• Requirements
Please render the records as a JSON list of strings with one string per line, omitting blank lines. Start at the line that contains "What is nearest" and stop after the final line of the records, including nothing from before that point.

• Listed records

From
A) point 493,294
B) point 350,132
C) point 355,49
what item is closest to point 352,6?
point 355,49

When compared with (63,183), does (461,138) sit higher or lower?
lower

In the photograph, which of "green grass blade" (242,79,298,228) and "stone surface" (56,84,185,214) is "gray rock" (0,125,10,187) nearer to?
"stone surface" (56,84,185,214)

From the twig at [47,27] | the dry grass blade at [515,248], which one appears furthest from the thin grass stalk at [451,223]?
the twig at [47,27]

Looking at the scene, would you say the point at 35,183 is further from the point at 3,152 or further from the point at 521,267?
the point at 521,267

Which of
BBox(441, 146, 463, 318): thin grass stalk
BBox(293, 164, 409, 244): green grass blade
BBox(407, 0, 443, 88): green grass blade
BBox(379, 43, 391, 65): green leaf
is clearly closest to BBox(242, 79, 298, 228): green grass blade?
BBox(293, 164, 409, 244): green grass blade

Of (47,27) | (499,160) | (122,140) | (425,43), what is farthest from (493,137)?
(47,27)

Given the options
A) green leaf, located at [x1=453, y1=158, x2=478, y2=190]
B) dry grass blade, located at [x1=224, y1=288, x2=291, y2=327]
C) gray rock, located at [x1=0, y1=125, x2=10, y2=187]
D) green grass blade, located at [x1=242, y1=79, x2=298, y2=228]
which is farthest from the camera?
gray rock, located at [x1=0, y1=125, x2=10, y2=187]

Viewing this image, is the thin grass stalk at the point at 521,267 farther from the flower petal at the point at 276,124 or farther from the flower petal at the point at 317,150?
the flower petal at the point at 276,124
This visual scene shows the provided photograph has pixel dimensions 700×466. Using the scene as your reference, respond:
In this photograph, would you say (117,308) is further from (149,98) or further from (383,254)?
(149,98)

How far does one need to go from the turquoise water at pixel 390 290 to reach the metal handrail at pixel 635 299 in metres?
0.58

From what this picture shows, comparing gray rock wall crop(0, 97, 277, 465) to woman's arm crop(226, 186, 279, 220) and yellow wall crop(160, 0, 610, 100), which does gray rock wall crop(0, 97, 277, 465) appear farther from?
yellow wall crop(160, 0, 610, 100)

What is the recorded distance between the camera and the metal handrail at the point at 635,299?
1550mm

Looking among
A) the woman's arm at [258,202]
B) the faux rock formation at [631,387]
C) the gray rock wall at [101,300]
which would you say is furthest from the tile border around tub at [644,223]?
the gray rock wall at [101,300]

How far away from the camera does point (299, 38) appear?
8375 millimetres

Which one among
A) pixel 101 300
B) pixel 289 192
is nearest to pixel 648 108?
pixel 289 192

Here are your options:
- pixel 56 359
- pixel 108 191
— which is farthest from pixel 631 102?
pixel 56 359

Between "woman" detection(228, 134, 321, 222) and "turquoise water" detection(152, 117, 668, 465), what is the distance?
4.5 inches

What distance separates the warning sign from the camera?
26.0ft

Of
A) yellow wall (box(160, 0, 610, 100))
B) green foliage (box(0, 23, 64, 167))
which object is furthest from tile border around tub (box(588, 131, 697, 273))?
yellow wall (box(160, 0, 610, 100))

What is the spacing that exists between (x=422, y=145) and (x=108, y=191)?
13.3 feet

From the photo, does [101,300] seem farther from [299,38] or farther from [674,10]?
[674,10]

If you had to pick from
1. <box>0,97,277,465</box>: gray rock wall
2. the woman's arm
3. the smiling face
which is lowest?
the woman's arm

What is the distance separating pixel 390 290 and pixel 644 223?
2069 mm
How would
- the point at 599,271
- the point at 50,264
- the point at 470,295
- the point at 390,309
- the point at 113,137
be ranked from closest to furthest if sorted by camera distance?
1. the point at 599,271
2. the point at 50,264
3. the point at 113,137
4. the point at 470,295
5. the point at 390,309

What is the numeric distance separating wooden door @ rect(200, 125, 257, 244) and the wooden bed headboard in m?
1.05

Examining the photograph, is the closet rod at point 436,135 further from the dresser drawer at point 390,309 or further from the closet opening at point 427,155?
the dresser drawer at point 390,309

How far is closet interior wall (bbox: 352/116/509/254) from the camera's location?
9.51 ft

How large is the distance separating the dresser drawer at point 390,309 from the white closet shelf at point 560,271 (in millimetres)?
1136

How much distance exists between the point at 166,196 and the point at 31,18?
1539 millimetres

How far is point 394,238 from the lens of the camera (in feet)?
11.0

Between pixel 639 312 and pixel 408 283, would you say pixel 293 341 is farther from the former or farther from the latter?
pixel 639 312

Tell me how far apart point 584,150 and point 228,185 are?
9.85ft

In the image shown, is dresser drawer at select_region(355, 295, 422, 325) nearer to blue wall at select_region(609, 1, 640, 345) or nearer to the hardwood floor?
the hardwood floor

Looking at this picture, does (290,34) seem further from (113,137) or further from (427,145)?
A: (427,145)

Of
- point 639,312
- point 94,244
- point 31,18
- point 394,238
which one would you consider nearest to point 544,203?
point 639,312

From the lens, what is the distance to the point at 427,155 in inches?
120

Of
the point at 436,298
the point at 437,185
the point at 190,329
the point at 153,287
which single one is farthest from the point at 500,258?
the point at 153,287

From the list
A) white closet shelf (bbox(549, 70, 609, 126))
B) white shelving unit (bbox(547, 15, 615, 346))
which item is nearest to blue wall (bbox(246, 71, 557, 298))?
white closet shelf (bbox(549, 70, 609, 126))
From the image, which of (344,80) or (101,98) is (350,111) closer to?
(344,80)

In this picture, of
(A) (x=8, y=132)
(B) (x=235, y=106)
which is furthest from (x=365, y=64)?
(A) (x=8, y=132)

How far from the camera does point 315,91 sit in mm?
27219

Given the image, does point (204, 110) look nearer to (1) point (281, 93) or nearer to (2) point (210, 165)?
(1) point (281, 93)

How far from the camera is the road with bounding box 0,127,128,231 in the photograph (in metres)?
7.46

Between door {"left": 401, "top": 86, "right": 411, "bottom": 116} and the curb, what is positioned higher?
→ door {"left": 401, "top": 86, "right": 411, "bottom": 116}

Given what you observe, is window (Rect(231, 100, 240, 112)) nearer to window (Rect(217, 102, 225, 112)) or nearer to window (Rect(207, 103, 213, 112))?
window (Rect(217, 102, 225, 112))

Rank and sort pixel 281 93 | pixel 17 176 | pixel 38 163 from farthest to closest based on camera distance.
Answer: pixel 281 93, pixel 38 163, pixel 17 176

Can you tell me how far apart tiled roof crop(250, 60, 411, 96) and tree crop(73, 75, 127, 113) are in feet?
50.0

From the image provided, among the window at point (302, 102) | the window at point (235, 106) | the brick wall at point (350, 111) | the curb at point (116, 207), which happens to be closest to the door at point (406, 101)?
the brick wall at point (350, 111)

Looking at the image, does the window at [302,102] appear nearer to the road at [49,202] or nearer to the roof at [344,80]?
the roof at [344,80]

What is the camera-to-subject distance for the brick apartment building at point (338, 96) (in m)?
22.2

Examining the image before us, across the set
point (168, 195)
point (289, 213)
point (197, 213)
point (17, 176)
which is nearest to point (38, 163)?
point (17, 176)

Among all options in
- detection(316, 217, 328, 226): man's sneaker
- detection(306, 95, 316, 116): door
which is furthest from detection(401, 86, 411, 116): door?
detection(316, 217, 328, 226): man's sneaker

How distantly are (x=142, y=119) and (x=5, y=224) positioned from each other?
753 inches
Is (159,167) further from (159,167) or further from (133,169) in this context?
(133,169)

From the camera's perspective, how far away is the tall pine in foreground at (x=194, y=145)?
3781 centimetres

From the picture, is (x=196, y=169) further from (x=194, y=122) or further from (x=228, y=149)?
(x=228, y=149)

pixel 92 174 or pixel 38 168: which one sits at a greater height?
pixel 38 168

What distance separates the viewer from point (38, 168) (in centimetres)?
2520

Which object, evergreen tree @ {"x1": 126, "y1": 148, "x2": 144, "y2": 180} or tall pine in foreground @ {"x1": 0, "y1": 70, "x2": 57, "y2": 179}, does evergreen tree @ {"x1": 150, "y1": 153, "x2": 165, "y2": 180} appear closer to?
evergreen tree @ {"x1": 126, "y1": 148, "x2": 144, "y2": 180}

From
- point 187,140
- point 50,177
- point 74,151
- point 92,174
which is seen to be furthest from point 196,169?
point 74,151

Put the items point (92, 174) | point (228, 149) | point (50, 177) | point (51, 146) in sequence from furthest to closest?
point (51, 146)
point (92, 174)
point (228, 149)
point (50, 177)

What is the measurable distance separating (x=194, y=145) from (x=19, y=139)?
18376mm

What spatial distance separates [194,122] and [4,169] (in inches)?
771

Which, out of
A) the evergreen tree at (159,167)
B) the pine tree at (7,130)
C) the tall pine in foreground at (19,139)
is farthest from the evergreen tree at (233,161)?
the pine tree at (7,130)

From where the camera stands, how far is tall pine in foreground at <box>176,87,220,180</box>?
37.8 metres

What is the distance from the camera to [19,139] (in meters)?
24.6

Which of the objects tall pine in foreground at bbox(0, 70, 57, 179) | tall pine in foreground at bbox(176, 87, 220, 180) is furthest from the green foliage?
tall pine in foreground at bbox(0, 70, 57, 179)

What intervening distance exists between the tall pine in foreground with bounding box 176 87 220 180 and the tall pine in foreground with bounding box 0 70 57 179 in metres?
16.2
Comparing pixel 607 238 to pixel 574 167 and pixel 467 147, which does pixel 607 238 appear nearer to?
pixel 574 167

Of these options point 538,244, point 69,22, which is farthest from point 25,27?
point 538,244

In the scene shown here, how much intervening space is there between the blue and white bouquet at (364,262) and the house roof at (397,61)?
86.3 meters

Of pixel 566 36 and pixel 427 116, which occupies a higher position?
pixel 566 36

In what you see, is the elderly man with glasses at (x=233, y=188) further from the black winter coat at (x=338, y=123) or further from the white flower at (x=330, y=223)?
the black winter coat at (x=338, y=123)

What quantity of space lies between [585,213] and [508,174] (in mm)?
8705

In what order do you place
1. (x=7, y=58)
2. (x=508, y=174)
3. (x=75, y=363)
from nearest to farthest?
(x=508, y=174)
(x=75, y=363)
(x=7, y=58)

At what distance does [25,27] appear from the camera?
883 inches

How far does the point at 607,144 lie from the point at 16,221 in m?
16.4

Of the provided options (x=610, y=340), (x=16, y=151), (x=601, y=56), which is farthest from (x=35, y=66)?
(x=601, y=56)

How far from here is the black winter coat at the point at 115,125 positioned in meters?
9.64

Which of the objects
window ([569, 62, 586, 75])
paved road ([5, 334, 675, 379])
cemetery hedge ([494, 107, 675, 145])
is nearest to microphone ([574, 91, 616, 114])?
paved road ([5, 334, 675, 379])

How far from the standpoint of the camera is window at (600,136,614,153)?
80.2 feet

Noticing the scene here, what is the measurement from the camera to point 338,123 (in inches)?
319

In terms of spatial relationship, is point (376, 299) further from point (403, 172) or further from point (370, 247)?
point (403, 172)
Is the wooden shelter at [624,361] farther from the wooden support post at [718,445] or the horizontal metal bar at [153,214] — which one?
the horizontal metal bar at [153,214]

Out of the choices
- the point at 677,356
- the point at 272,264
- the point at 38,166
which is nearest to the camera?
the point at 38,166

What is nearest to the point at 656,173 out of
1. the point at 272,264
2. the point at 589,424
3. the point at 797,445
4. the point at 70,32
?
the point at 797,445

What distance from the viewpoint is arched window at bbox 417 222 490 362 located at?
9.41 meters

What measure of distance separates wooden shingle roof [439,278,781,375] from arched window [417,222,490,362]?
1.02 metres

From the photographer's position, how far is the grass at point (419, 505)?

• Task output
[
  "What is nearest to the point at 656,173 out of",
  "1. the point at 272,264",
  "2. the point at 589,424",
  "3. the point at 797,445",
  "4. the point at 70,32",
  "?",
  "the point at 797,445",
  "What distance from the viewpoint is arched window at bbox 417 222 490 362 located at?",
  "9.41 meters",
  "What measure of distance separates wooden shingle roof [439,278,781,375] from arched window [417,222,490,362]?",
  "1.02 metres",
  "From the photographer's position, how far is the grass at point (419, 505)?"
]